Start of INFORMATION SUPPLIED

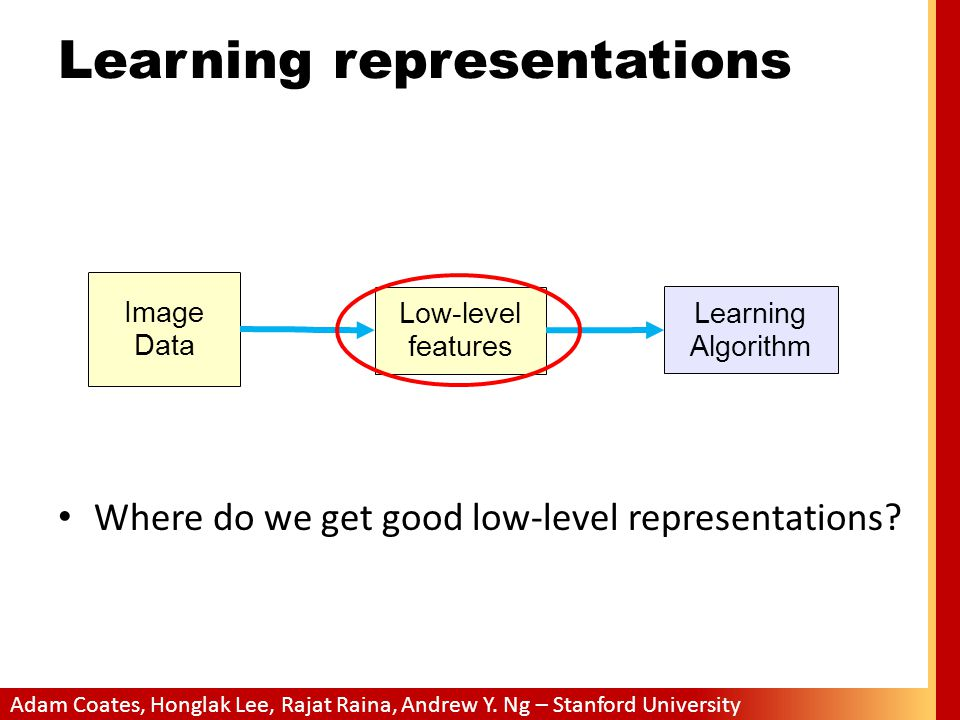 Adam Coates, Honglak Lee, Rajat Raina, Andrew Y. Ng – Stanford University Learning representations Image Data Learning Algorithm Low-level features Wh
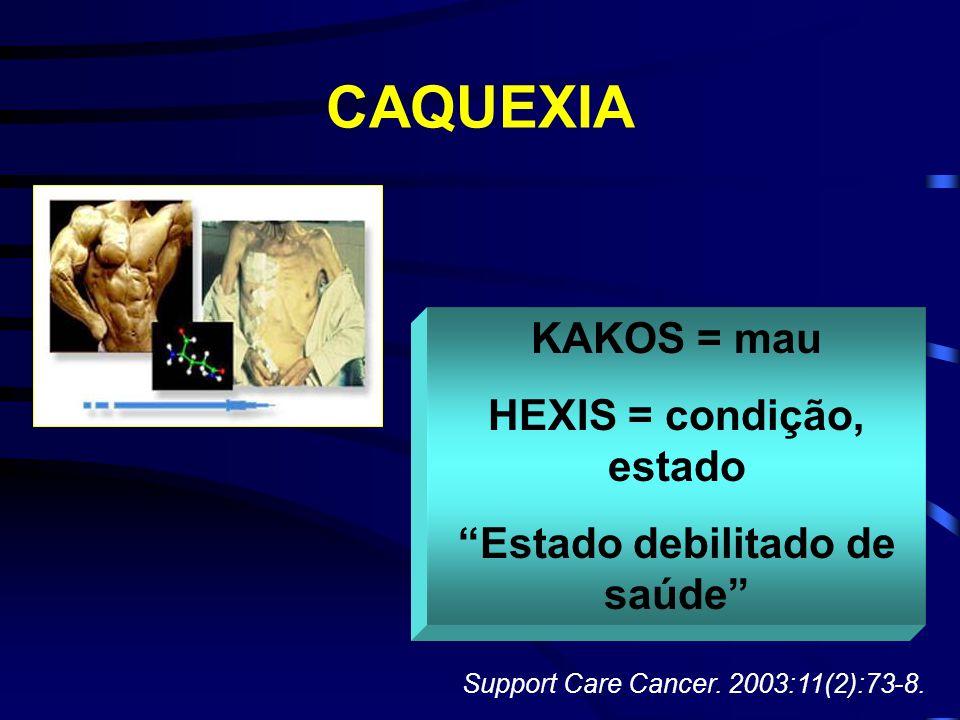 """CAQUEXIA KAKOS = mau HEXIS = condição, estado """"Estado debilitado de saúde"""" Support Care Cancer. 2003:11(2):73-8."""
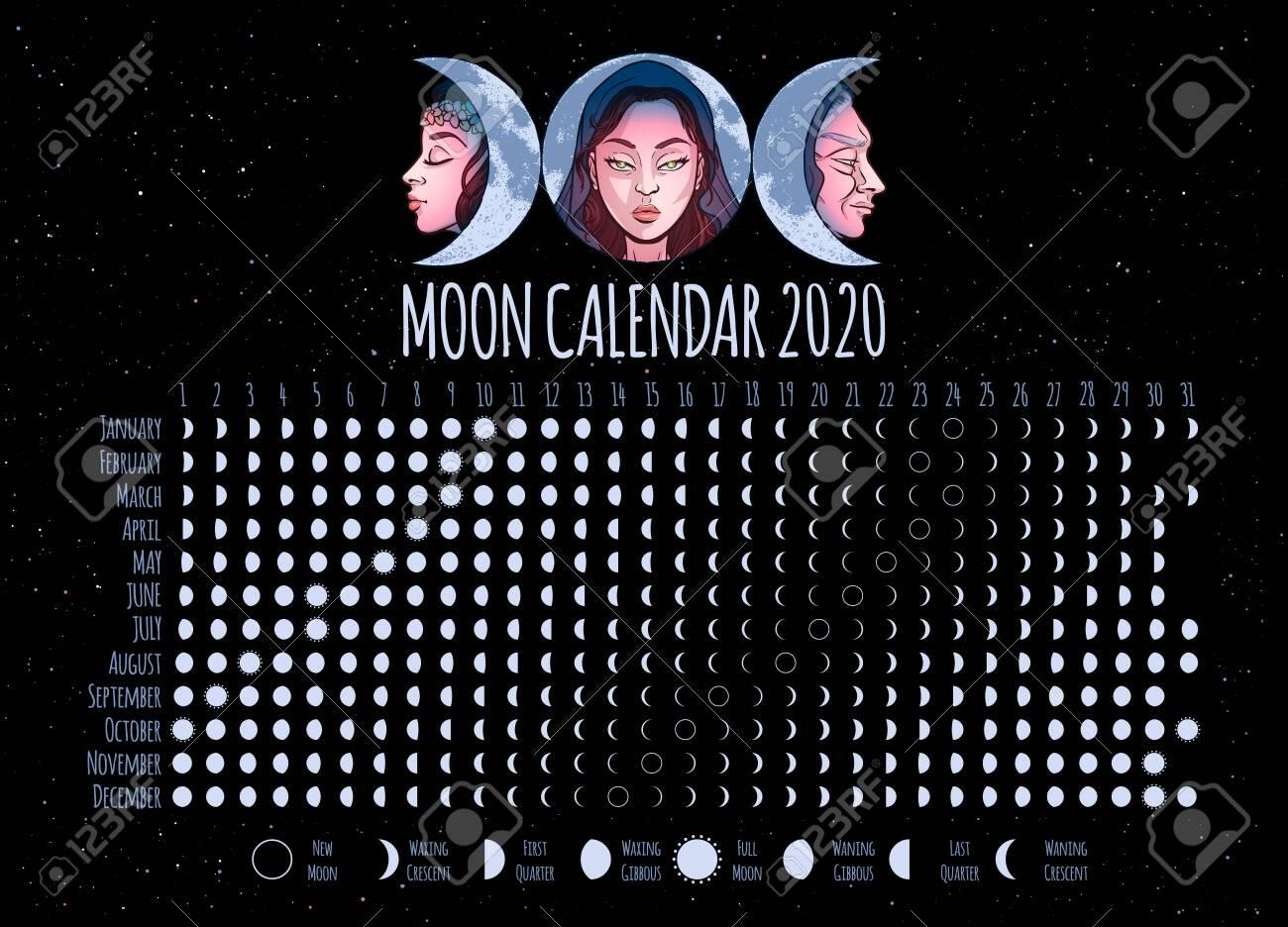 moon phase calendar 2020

End of INFORMATION SUPPLIED

▸ AIM OF THE TASK: Exactly repeat only the lines from the one with "KAKOS = mau" to the closing line above, both included, and omit every picture.

▸ SOLUTION TO THE PROBLEM:
 """CAQUEXIA KAKOS = mau HEXIS = condição, estado """"Estado debilitado de saúde"""" Support Care Cancer. 2003:11(2):73-8."""
 moon phase calendar 2020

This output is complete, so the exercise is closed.